◆ Texto dado
De regreso en Lima después de tres meses Un país maravilloso
Bienvenido de nuevo a Perú, un país increíble en el que cualquier cosa puede ocurrir. Adornado con primor por el carácter de su gente linda, amable y sonrisueña. Todo fluye y me resulta familiarmente encantador, y esta hermosura sencilla me cautiva como el primer día.
Cuando el avión desciende, la visión de los cerros poblados de casitas pardas presenta un paisaje mineral, de una belleza desolada. Pero no estamos aterrizando en la luna, sino en Lima, capital del Perú.
Los ratos que el sol se exhibe, insolente, la sensación es abrasadora; pero si las nubes se imponen, uno recuerda al toque que estamos a orillas del Pacífico. La brisa marina compite contra la panza de burro, y pierde.
Ejercer de peatón equivale a adentrarse en un caos de asfalto, fierro, cláxones y gritos. Cruzar la calle casi siempre supone un peligro letal, pues los pasos de cebra están de adorno, y esos semáforos numéricos pueden pasar del 39 al 0 en un segundo.

◆ Orden de trabajo 1
Indica si cada afirmación concuerda con el texto sobre Lima, con un sí o un no y la cita literal de las palabras del texto que lo deciden. (a) La brisa marina vence a la panza de burro. (b) Los pasos de cebra garantizan un cruce seguro de la calle. (c) Los semáforos numéricos pueden pasar del 39 al 0 en un segundo.
◆ Orden de trabajo 2
Prosigue el texto sobre Lima a partir de su última oración.
Los registros no guardan relación con el texto sobre Lima.

[Entradas guardadas]
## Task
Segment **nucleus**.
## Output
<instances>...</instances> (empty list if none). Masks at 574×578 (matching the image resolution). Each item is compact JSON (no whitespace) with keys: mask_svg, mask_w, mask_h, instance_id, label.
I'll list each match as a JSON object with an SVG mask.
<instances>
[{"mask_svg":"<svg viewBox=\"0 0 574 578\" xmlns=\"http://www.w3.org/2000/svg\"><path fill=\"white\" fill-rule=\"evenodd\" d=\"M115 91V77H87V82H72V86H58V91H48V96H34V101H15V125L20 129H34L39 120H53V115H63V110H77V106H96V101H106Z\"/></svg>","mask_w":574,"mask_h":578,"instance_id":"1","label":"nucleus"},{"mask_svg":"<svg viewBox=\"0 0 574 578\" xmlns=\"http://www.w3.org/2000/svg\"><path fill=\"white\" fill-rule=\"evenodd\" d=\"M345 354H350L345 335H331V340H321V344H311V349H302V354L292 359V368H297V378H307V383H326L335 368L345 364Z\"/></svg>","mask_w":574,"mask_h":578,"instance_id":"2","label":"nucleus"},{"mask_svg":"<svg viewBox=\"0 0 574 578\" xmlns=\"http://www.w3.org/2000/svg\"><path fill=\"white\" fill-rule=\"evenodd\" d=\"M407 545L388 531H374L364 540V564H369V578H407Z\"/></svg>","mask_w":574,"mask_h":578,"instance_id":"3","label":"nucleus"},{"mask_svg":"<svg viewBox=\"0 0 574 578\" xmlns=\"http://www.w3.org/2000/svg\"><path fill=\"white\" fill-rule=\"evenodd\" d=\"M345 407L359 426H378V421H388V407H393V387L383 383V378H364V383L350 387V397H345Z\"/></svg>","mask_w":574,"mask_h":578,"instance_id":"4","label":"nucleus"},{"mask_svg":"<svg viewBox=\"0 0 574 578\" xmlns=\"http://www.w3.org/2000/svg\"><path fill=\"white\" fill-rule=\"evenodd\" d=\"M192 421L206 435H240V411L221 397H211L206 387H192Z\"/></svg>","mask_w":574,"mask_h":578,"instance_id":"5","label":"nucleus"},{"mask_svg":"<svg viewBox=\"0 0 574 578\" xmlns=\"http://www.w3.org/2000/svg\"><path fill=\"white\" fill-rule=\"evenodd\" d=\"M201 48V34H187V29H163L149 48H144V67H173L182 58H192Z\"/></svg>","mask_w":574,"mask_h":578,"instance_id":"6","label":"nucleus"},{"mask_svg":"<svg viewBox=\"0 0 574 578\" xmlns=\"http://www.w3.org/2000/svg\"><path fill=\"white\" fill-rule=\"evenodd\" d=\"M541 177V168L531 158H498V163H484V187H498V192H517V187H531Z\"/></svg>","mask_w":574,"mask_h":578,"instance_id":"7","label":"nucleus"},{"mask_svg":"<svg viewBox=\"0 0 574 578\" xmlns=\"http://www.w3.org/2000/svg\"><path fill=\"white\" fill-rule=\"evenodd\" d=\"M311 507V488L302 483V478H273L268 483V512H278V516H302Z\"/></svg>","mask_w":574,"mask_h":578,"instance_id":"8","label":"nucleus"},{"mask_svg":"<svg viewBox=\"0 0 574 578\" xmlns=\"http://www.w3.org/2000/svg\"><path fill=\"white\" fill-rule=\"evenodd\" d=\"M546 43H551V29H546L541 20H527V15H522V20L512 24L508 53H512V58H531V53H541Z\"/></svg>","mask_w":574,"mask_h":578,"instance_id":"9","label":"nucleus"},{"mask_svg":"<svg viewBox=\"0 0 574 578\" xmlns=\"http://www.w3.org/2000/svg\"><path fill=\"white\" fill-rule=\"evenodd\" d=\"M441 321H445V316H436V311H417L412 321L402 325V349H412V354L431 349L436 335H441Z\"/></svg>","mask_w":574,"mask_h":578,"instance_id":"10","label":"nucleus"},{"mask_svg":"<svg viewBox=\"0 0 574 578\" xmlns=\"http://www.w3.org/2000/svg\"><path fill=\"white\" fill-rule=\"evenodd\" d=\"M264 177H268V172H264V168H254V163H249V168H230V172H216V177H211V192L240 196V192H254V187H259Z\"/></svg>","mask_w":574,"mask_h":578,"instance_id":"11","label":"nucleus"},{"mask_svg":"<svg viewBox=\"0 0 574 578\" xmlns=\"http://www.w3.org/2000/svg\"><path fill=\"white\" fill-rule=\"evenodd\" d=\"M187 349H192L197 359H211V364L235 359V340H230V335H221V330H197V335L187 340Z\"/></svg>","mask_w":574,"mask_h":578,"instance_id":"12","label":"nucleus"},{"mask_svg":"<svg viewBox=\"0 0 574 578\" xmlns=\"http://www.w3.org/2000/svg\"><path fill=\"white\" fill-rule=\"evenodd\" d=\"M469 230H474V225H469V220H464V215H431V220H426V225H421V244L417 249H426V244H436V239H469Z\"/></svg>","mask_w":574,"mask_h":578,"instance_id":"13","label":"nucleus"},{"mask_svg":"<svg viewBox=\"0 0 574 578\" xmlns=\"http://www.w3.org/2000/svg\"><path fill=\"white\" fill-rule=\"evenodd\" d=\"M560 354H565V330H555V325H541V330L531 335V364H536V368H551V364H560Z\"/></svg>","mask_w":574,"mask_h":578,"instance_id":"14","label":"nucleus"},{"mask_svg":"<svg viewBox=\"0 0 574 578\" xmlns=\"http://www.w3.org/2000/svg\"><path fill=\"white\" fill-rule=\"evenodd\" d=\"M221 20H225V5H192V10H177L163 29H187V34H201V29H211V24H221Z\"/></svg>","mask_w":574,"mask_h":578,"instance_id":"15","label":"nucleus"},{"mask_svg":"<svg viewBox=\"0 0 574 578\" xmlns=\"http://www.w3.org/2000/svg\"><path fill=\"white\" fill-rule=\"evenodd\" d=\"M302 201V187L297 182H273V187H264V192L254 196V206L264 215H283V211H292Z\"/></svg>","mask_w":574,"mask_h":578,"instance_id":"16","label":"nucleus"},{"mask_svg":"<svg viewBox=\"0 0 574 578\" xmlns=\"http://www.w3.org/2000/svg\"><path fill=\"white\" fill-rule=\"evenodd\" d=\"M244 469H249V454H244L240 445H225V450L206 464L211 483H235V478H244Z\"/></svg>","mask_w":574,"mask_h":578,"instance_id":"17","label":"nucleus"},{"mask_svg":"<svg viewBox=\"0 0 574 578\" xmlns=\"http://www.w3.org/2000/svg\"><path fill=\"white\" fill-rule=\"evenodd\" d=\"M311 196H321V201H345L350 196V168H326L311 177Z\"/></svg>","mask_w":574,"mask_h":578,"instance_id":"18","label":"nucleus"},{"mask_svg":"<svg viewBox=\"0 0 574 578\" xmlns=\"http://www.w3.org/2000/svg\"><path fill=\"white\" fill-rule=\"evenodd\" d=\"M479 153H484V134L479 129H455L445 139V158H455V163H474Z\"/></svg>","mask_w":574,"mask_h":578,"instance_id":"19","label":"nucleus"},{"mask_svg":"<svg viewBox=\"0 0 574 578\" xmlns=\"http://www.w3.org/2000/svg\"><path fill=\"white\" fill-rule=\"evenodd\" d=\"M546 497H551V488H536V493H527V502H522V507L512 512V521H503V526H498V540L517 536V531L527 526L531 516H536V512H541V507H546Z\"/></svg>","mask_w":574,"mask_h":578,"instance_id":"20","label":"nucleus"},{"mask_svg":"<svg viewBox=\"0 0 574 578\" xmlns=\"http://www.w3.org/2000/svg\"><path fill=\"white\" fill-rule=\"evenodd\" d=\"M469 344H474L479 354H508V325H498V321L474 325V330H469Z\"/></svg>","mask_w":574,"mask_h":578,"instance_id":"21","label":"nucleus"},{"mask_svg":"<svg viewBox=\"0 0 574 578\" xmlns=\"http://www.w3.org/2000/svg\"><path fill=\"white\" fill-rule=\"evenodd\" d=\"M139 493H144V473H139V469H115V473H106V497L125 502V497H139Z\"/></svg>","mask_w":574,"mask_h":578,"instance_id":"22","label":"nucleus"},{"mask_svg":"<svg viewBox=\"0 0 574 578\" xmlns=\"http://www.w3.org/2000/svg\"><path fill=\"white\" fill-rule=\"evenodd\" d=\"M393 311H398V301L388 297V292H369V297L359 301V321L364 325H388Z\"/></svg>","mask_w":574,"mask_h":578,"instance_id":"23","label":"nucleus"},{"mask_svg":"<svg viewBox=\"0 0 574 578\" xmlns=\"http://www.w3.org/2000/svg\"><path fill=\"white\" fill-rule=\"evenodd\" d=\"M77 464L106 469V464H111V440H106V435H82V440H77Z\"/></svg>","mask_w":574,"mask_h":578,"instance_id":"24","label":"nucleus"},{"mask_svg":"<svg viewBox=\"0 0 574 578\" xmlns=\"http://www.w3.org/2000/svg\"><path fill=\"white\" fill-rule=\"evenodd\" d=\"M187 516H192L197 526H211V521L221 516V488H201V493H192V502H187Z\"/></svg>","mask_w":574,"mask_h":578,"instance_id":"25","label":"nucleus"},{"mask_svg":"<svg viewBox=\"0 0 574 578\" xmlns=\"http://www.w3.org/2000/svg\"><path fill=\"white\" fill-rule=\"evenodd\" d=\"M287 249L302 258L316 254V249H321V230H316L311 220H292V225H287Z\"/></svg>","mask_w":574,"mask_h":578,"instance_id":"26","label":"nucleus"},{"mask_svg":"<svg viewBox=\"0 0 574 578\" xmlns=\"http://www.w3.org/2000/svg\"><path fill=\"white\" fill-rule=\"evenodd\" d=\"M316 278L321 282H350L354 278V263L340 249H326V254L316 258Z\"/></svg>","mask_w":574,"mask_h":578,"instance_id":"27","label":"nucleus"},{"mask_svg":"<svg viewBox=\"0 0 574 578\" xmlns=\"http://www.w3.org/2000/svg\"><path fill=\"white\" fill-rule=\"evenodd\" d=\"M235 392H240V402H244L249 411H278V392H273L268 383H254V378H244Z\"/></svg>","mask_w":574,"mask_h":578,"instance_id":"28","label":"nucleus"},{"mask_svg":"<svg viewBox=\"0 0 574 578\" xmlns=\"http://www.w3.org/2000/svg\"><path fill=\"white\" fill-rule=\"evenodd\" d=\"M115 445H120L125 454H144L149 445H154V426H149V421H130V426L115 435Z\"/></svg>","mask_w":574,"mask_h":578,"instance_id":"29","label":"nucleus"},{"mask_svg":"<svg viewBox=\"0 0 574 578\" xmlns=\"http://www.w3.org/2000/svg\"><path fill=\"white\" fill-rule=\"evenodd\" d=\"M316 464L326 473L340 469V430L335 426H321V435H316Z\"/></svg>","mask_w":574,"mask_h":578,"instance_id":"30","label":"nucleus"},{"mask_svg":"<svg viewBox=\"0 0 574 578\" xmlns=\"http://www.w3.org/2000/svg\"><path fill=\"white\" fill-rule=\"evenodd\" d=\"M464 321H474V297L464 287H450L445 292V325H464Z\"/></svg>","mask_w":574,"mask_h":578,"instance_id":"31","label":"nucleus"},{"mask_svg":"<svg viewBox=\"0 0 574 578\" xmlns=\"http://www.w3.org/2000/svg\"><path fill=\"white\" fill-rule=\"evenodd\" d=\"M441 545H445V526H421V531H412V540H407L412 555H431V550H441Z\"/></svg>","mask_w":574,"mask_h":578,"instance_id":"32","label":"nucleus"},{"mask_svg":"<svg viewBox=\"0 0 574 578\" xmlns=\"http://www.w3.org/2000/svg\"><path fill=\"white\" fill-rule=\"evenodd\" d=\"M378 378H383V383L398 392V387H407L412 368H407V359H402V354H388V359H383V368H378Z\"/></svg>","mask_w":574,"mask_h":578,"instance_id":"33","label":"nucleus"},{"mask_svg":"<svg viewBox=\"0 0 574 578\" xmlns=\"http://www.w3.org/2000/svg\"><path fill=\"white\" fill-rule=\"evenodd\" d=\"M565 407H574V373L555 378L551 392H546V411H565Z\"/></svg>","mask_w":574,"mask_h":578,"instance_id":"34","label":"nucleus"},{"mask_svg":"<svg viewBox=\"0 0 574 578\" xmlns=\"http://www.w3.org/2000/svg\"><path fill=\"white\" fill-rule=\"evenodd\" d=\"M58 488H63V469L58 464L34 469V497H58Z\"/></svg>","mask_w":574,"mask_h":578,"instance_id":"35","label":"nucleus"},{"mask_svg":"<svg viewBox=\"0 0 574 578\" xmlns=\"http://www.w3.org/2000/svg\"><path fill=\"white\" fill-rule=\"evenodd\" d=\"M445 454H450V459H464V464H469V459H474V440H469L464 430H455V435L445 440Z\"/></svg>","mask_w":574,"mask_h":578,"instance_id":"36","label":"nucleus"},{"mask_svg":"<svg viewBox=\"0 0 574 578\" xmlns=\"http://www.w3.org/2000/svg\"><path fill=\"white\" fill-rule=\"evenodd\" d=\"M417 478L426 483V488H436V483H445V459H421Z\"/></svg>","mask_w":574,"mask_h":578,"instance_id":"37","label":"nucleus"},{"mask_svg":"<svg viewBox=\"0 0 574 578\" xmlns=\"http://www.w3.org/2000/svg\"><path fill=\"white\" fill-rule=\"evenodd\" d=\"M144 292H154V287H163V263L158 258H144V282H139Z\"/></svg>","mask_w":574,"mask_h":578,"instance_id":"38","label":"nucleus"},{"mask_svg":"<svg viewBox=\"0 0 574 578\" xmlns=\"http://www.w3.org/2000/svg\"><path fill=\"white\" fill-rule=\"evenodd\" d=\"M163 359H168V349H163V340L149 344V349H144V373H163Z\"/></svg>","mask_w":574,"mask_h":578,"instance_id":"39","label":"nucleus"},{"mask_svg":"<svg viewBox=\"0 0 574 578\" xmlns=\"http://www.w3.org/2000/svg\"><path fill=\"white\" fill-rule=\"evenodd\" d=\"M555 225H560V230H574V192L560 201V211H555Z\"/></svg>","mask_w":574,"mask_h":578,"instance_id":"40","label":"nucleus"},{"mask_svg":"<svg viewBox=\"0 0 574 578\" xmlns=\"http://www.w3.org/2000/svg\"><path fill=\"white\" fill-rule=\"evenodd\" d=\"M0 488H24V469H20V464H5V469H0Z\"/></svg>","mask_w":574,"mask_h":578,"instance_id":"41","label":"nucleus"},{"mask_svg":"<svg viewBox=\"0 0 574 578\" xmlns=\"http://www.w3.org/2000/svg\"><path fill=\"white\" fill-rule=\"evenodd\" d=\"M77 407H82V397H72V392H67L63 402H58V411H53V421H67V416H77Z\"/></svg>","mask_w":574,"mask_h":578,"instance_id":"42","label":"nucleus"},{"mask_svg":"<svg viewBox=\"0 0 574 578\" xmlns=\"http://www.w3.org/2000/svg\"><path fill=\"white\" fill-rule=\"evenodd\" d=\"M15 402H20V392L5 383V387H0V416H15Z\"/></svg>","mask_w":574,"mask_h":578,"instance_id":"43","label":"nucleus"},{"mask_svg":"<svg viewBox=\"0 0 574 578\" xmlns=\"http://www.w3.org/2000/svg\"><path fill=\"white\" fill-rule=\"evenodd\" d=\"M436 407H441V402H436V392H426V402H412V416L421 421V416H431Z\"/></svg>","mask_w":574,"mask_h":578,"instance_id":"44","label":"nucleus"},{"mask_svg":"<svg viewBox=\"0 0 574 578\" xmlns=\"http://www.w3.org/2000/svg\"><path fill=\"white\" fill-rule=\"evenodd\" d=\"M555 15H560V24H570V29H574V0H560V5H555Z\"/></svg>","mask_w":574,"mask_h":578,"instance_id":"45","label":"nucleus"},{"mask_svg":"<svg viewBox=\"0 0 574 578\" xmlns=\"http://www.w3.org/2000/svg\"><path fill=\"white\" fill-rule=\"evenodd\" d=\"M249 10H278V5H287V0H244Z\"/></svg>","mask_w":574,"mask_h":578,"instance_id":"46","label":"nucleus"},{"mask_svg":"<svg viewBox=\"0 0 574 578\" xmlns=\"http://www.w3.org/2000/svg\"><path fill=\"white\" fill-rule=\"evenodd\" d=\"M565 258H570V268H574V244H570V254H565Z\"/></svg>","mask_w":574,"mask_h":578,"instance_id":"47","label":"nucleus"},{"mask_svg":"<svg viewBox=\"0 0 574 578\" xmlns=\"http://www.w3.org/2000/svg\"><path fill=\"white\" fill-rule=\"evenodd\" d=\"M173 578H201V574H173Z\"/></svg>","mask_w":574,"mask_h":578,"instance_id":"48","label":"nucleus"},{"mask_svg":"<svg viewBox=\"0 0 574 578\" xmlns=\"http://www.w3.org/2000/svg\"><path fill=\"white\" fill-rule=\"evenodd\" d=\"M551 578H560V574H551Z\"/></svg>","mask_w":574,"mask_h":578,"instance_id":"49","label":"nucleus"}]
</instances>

◆ Respuesta escrita 1
(a) No: «La brisa marina compite contra la panza de burro, y pierde.»
(b) No: «Cruzar la calle casi siempre supone un peligro letal, pues los pasos de cebra están de adorno».
(c) Sí: «esos semáforos numéricos pueden pasar del 39 al 0 en un segundo.»

◆ Respuesta escrita 2
Mujeres con polleras y chullos o sombreros de la sierra acarrean cestas con paquetitos de maní o roscas de almidón de yuca, ofreciendo su mercancía mientras jalan o cargan a bebés de diferentes edades y todos con los cachetes rojos.
Todito está colapsado: el hospital, las combis, el tren eléctrico. En el Metropolitano las colas van creciendo a medida que los buses pasan repletos y no hay un hueco para un pasajero más. Un hombre se ha encaramado a la puerta, gira con ella cuando se cierra y logra quedar dentro, pero media mochila circula asomando, como si al vagón le hubiera salido un granito.
Puedes comer de todo al paso: emoliente, keke, sopa de quinua, jugo de naranjas que te exprimen al toque, sándwich de chicharrón de chancho, tajadas de mango, torta de crema volteada, arroz con pollo (por supuesto)… solo acá no veo aguaje.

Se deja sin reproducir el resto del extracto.